As he retreats, I give a nod to the bartenders to pull it down again. It stays that way until he notices again.And so on.

I smile too when I remember how the horsefly that buzzed around the groom's brother's face during the ceremony. He'd wave it away, it would come back. I wanted to shout out -- the only way to deal with a horsefly is to swat it! -- but I restrained myself.

I think, too, about how good it was to discover organic cedar oil. The Mosquito Guys here in town are just introducing it experimentally this year for those fussers who do not want more potent stuff in their gardens. That would be us. We had a terrible surge in the mosquito population right before the wedding. We have so much dense foliage that it would have taken a lot of potent stuff to keep them off of a crowd of people. After the (greatly diluted) cedar oil was hosed on portions of the farmette, our mosquito population went down by 95%! Because we were unsure if it would continue to be effective, we had a second guy come in and do just a spot misting of particularly buggy corners with the "real" stuff.  And here's a funny thing: if you went further afield, beyond the cedar oil, the mosquitoes would be there to make your life miserable. But within our wedding space, we were wonderfully mosquito-free. And much to Ed's delight, the bees are still with us, having a grand old time in all the flowers that are emerging. The bug worry, the weather worry, the willow worry -- none of these in the end posed problems.
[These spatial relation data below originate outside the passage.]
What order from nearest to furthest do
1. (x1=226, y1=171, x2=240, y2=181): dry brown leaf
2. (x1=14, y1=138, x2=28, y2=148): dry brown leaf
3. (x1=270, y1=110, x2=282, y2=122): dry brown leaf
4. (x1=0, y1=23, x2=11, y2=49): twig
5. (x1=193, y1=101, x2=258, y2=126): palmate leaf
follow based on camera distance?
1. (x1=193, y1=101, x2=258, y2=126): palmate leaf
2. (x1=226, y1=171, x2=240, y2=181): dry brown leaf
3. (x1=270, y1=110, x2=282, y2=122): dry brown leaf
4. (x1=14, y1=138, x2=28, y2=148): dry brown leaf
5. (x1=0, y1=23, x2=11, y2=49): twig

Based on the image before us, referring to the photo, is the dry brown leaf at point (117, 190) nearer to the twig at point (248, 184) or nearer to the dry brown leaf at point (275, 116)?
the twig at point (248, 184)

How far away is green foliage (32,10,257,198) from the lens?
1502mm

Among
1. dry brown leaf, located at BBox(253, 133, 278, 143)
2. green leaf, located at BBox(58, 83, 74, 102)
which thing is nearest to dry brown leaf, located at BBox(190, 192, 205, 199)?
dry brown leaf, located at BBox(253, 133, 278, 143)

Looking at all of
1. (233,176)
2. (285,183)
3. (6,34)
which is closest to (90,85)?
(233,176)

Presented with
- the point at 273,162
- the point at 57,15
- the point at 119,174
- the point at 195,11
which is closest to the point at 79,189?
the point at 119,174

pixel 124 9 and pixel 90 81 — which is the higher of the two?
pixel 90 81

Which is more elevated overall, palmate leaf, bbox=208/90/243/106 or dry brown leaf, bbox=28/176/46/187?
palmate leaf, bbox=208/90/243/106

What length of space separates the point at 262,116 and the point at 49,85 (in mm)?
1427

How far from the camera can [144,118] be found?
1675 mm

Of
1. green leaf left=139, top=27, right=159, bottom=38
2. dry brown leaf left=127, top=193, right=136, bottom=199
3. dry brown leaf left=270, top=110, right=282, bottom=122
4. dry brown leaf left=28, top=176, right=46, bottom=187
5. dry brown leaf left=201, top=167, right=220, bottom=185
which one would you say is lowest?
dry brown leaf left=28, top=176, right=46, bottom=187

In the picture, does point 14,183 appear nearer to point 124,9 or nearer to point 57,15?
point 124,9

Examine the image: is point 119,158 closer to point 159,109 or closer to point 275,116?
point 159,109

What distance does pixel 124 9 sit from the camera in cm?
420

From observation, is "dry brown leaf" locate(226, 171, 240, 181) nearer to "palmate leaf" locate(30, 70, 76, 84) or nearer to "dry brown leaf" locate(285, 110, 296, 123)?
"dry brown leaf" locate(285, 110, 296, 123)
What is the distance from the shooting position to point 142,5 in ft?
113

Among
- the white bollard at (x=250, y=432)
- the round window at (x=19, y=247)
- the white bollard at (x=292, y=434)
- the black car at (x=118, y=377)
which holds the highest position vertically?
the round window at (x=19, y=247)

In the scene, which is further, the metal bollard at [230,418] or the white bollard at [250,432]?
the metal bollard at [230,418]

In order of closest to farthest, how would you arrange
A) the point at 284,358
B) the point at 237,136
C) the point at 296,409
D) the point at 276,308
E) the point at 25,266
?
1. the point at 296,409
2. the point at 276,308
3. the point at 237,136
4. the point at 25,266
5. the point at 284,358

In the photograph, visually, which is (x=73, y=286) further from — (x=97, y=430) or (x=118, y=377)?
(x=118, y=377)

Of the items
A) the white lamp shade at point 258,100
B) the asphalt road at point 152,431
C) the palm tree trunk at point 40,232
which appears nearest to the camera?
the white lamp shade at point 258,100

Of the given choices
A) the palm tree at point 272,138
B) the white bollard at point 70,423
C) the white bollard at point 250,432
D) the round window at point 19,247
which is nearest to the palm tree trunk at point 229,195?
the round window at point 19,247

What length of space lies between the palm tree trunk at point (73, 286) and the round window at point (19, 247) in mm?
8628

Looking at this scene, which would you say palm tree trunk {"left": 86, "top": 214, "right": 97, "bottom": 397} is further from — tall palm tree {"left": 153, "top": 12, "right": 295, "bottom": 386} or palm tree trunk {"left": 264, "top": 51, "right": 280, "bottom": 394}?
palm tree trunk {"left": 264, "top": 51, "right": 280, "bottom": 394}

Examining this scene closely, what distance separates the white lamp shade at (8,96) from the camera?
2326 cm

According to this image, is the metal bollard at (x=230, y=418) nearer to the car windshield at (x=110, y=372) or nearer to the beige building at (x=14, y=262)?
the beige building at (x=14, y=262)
I definitely grin broadly when I think of Ed's incredible work as he helped me pull the farmette into shape, toiling with me during all good weather days of this past year. I happened to overhear his conversation with his aunt just a while ago. So how was the wedding? -- she asks. Lots of fun, he responds.

I smile, too, when I think of all the young people here that evening. To my knowledge, with the exception of one Madison friend of my daughter, all of them are city people. Chicago, Minneapolis, New York, D.C., New Orleans. Is it not fitting that their weekend away should include a fish fry on a farmette in the country?

And a huge smile -- I save that for my girls. My older one, who so deeply wants her sister to be happy...

(June 21)

...and for my younger one, who so deeply wants her sister to be happy.

(June 21)

Okay: I face this day's tasks and events.
I have lunch with one last out-of-towner and my older girl and her husband...


...and I walk through the garden preparing it for a three week period of neglect (deadheading spent flowers, weeding, staking) and I take out my little suitcase for the trip before me. But that's tomorrow's story.